What about the ADIP scheme for low-income families?

The ADIP scheme (Ministry of Social Justice, implemented largely through ALIMCO camps and empanelled agencies) provides free or half-cost hearing aids to persons with a certified hearing disability whose family income falls within the scheme limits — full concession at the lower income slab and 50 percent at the higher slab. A disability certificate or UDID card is usually required, which is one more reason the card is worth getting. Senior citizens from BPL families can also ask about the Rashtriya Vayoshri Yojana.

RouteWho it coversWhat you getKey condition
Retail health insurancePolicyholdersUsually nothing; rare OPD riders pay partiallyCheck policy wording in writing
CGHSCentral govt employees & pensionersReimbursement up to ceiling rate per earPrior permission before purchase
ESICInsured workers & dependentsAid supplied free through ESIC hospitalsENT referral via ESIC dispensary
ADIP schemeLow-income, certified disabilityFree or 50% subsidised aidsIncome proof + disability certificate/UDID

What paperwork should you keep ready?

Whichever route applies, the same small file wins claims: the audiogram report, the specialist’s written recommendation, the prior-permission letter where required, a GST invoice with the device serial number, the warranty card, and your scheme ID (CGHS card, ESIC Pehchan card, or UDID). We routinely prepare reports in the format boards and offices expect — just tell us at the start which scheme you plan to claim under.

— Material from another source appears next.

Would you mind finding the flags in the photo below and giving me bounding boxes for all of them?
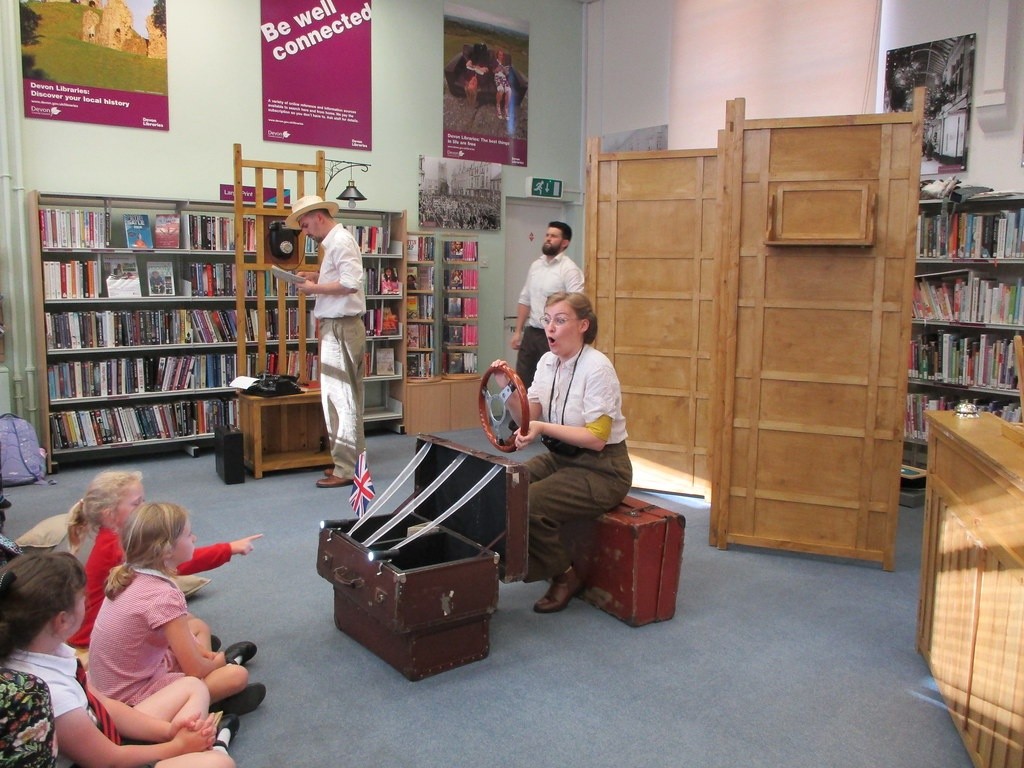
[348,452,376,518]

A pattern we see often at our Gandhinagar clinic: a retired central government employee buys the hearing aid first, applies for CGHS reimbursement afterwards, and gets rejected purely for missing prior permission — not because the aid was ineligible. The order of steps decides the claim, so ask before you pay, not after.

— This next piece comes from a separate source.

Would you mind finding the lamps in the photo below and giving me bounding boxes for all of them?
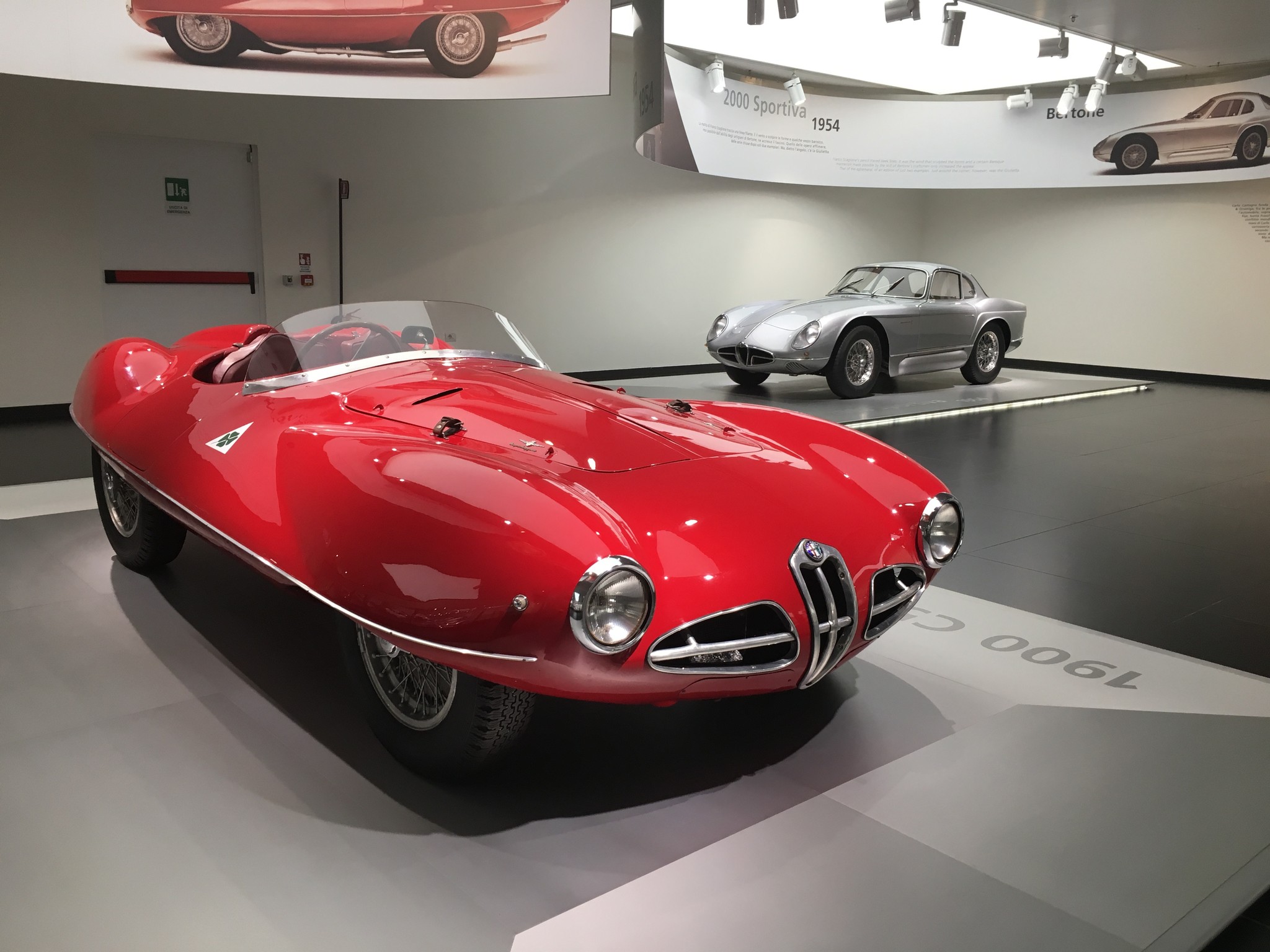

If you are at the comparing-models stage, start with a proper hearing aid fitting in Gandhinagar so the device matches your audiogram, not a salesman’s target. It also helps to read our honest guide to what hearing aids actually cost in Gandhinagar and our comparison of hearing aid brands available in India before you commit.

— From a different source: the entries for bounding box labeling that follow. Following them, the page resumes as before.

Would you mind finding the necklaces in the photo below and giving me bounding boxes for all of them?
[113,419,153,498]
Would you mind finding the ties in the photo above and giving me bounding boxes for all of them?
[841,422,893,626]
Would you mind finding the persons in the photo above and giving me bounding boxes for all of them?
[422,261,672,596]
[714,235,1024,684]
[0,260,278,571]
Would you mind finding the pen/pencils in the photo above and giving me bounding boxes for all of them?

WhatsApp us your scheme question: 88776 72821

People also ask

Does Ayushman Bharat (PM-JAY) cover hearing aids?
Ayushman Bharat PM-JAY pays for hospitalisation-based treatment, and in several states it funds cochlear implant surgery for eligible young children, but it does not pay for hearing aids themselves, because they are outpatient devices; families who need help with the cost should look at the ADIP scheme or state disability welfare schemes instead. Our team can tell you on WhatsApp which route fits your situation.
Can I claim hearing aids under my company group insurance?
Most corporate group policies follow the same standard exclusion list as retail policies, so hearing aids are usually not payable, but a minority of employers add an OPD or wellness benefit that reimburses part of the cost, so it is genuinely worth one email to your HR or insurance desk before you buy. Get the answer in writing, along with any cap that applies.
How often does CGHS allow a hearing aid replacement?
CGHS normally permits a replacement hearing aid once every five years, counted from the date of the earlier supply, and a fresh specialist recommendation plus prior permission are needed each time; an earlier replacement is considered only in exceptional, documented situations such as a major change in hearing levels. Keep the old invoice safe, because its date decides when you become eligible again.
Can I get income tax benefit on hearing aid expenses?
There is no direct tax deduction for buying a hearing aid, but if the user has a certified hearing disability of forty percent or more, Section 80U allows the person, or Section 80DD allows a caregiver relative, to claim a fixed annual deduction, which makes a UDID card genuinely valuable at tax time. A chartered accountant can confirm the current deduction amounts for your year.